As never before, I find myself appreciating the comforts and convenience of life in my suburban semi, where the landline is never more than three paces across the room, my specs are no further than a short flight of stairs away — and I don’t need a budget the size of Rishi Sunak’s to fix a rare problem with the plumbing or the roof.

Oh, and if I run out of cigarettes or milk, I don’t have to drive for miles along potholed dirt tracks and terrifyingly narrow country lanes to buy some more, only to find, all too often, that the local shops are shut.

Ungrateful

At home in the suburbs, it’s just a short walk down the hill to the 24-hour garage to stock up with more.
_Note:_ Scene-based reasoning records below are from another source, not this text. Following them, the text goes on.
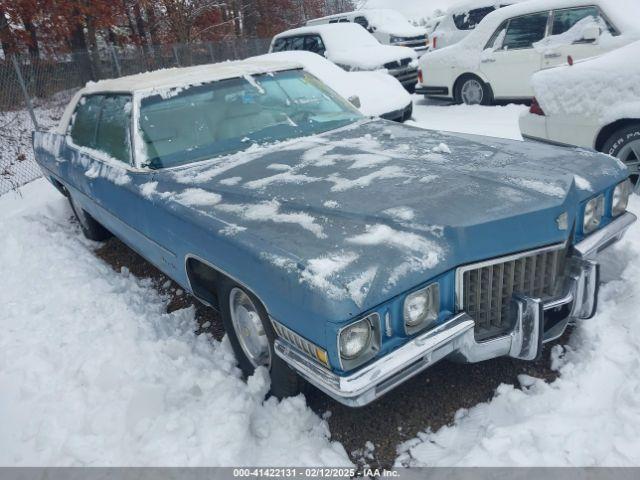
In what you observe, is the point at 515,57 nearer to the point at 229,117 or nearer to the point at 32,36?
A: the point at 229,117

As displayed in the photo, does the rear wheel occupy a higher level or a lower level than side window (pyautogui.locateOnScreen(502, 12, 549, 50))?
lower

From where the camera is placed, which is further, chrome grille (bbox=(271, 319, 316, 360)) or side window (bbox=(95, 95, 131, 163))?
side window (bbox=(95, 95, 131, 163))

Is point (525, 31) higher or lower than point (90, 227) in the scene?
higher

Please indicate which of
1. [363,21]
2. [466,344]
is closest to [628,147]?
[466,344]

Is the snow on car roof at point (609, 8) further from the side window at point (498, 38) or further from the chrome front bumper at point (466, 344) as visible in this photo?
the chrome front bumper at point (466, 344)

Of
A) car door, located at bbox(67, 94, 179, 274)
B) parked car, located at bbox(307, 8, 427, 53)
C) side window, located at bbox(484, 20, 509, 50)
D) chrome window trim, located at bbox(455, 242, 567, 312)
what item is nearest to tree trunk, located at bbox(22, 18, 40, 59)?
parked car, located at bbox(307, 8, 427, 53)

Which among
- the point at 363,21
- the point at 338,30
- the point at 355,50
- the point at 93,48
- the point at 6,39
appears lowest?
the point at 355,50

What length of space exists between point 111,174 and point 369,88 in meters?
4.99

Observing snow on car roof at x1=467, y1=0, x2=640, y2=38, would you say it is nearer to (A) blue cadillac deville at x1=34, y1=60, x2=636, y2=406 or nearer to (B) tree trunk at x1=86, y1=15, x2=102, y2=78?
(A) blue cadillac deville at x1=34, y1=60, x2=636, y2=406

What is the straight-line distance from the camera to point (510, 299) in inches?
93.7

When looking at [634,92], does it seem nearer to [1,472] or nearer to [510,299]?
[510,299]

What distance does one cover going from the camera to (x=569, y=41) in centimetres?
730

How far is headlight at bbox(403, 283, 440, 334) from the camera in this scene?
2166 mm

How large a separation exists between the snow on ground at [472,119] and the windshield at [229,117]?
322 centimetres
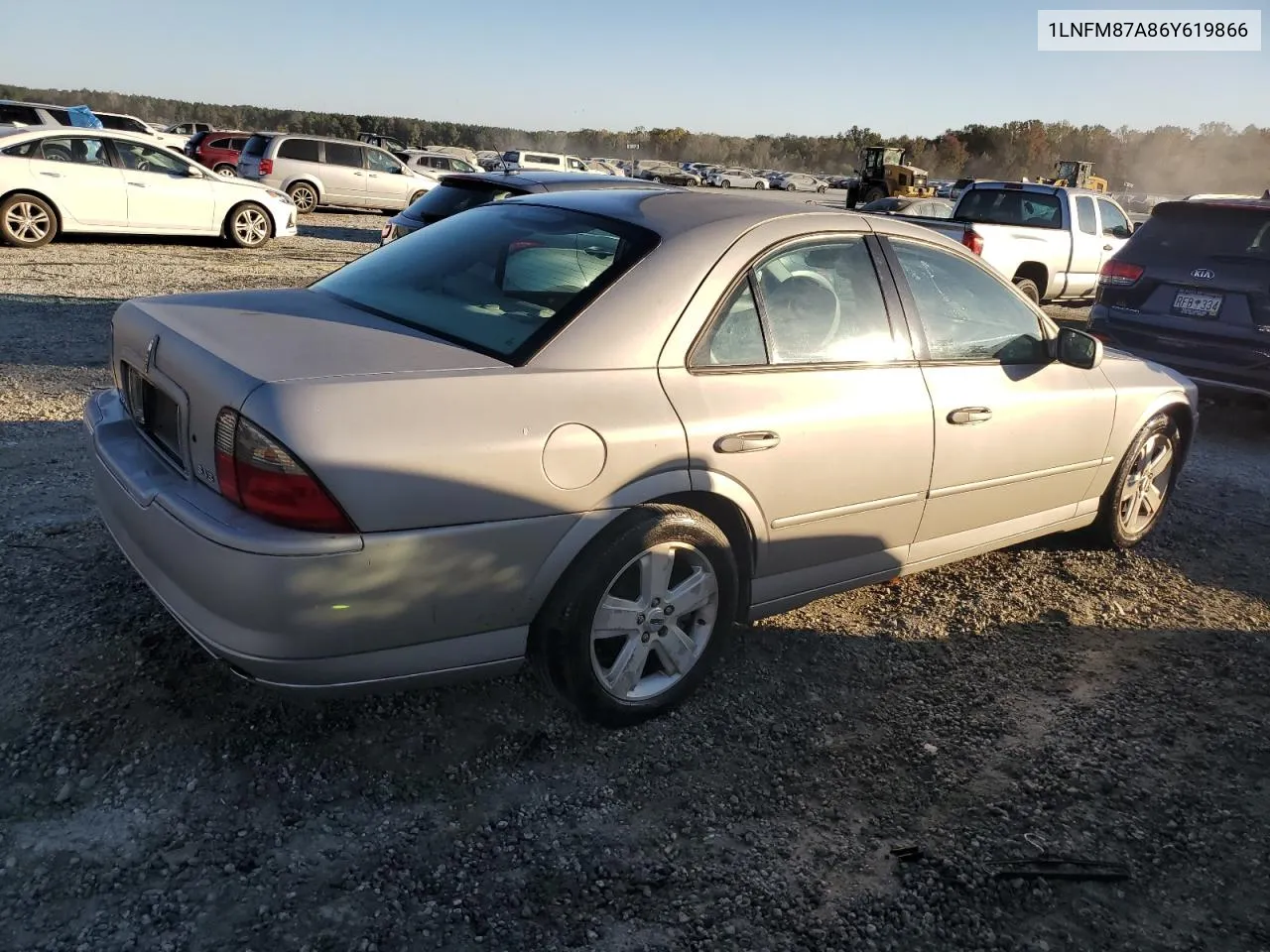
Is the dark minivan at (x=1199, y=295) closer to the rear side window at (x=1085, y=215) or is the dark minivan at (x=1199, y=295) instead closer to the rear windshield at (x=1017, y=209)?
the rear windshield at (x=1017, y=209)

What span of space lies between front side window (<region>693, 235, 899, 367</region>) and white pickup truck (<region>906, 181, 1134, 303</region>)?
344 inches

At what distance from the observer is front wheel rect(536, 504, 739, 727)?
2801 mm

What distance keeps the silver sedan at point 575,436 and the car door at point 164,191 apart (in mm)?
10922

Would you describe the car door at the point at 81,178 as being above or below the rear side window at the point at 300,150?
below

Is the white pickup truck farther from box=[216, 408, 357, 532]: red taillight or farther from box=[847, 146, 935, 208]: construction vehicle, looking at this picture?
box=[847, 146, 935, 208]: construction vehicle

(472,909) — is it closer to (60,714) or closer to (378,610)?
(378,610)

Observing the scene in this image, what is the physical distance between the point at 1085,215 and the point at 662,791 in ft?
39.4

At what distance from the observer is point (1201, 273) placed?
23.3 feet

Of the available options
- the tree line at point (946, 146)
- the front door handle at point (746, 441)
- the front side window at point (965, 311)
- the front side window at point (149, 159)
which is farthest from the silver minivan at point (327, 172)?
the tree line at point (946, 146)

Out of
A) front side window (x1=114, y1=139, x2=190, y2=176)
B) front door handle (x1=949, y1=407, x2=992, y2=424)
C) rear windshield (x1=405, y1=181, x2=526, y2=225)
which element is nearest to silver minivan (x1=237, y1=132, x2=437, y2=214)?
front side window (x1=114, y1=139, x2=190, y2=176)

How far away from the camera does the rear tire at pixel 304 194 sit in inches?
796

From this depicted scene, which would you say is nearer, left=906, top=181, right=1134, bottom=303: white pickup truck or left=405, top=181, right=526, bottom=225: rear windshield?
left=405, top=181, right=526, bottom=225: rear windshield

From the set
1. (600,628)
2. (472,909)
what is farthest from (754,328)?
(472,909)

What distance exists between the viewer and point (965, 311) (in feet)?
12.8
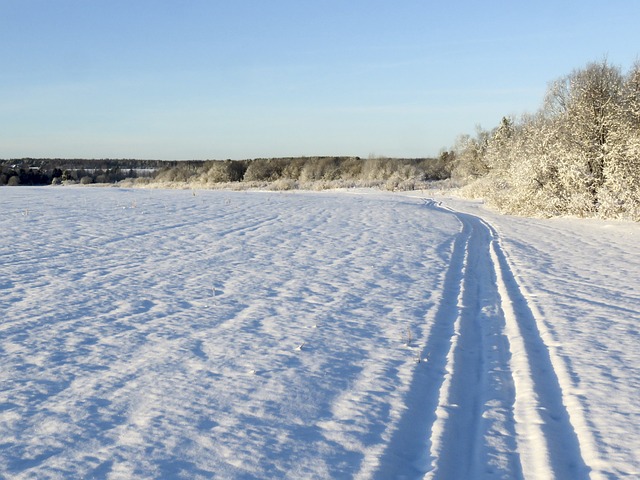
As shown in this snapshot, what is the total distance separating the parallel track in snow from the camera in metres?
4.29

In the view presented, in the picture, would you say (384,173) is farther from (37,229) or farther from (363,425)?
(363,425)

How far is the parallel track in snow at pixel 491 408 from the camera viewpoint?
4293 mm

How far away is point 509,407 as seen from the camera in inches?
209

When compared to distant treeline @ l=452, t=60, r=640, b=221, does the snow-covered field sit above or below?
below

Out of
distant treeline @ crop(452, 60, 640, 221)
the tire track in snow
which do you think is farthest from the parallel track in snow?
distant treeline @ crop(452, 60, 640, 221)

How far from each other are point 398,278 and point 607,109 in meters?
19.0

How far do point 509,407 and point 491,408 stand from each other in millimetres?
170

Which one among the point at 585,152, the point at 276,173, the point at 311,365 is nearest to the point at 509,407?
the point at 311,365

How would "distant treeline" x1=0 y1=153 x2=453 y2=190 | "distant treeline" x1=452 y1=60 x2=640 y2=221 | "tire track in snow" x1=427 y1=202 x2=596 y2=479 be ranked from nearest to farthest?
"tire track in snow" x1=427 y1=202 x2=596 y2=479
"distant treeline" x1=452 y1=60 x2=640 y2=221
"distant treeline" x1=0 y1=153 x2=453 y2=190

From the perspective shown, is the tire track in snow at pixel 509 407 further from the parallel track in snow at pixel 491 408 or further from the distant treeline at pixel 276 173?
the distant treeline at pixel 276 173

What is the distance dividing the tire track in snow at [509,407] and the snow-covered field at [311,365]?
0.02 m

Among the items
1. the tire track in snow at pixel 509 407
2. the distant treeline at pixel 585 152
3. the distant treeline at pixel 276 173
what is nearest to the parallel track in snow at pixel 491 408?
the tire track in snow at pixel 509 407

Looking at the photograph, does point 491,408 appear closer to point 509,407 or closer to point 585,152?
point 509,407

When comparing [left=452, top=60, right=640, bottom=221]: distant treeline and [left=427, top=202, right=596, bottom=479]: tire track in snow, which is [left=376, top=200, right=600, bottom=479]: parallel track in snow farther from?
[left=452, top=60, right=640, bottom=221]: distant treeline
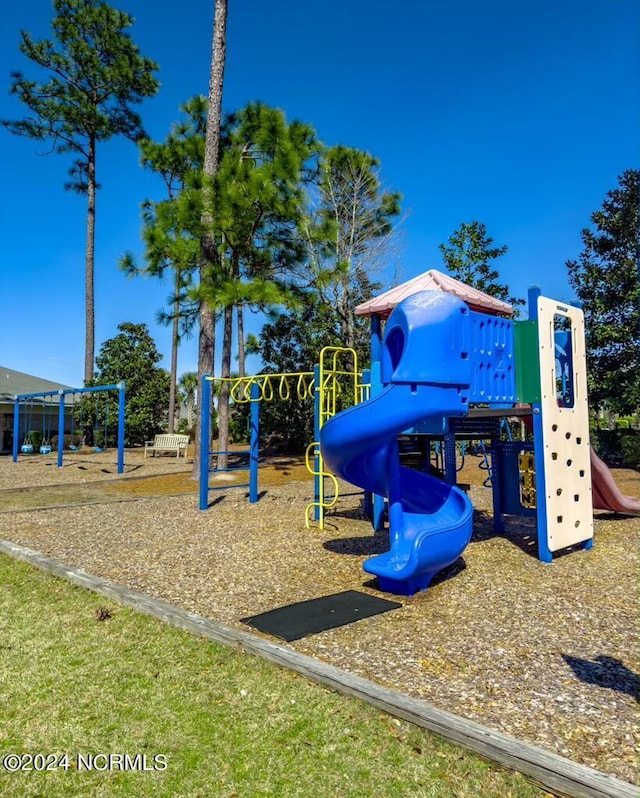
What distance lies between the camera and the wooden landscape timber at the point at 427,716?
2.23 metres

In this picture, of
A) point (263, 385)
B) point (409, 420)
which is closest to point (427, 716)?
point (409, 420)

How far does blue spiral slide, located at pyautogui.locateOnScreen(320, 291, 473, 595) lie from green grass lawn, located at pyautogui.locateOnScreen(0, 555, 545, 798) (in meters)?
1.79

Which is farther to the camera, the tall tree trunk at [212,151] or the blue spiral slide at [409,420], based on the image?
the tall tree trunk at [212,151]

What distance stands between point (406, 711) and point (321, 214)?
1960 centimetres

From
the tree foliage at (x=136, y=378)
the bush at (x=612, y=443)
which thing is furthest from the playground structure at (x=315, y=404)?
the tree foliage at (x=136, y=378)

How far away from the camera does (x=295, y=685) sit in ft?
10.5

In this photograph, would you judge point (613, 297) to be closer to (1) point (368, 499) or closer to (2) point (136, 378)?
(1) point (368, 499)

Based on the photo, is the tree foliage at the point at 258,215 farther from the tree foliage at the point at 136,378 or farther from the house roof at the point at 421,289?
the tree foliage at the point at 136,378

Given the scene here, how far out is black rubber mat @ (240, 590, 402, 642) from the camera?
4016 mm

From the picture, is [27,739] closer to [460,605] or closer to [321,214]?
[460,605]

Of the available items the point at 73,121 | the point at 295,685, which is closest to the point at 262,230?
the point at 295,685

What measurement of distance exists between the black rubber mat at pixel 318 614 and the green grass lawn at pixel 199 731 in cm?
45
But I mustn’t sound ungrateful. Hilles — with its lovingly tended 1,000-acre estate — is a wonderful house, built on a promontory commanding views over five counties. I count it an immense joy and privilege to have been given the run of it this week.

Indeed, there’s nothing quite like the experience of waking up in our four-poster in the Primavera Room, with the sunlight falling on the huge tapestry of Botticelli’s masterpiece, hanging on the wall opposite the bed.

With its theatrical decor, panoramic views and huge rooms designed for entertaining, I can’t recommend it too strongly as a wedding venue (our absent friend Detmar’s latest venture in the struggle to keep the estate afloat).

If I run out of cigarettes or milk, I don't have to drive for miles along potholed dirt tracks and terrifyingly narrow country lanes to buy some more, only to find, all too often, that the local shops are shut [File photo]

If I run out of cigarettes or milk, I don’t have to drive for miles along potholed dirt tracks and terrifyingly narrow country lanes to buy some more, only to find, all too often, that the local shops are shut [File photo]

Heaven knows how he’s been making ends meet during the lockdown but, God willing, couples will be queuing up to tie the knot in this most spectacular of settings once our freedom to live and love is finally restored.

Meanwhile, I may owe another huge debt to my friend’s generosity.

Like so many others during lockdown, as regular readers may recall, Mrs U has been hatching dastardly plans to uproot us and move to the countryside.

Fabulous though it is to be in Gloucestershire for a few days, I have an inkling that even she may be coming to appreciate the comforts and convenience of our suburban home.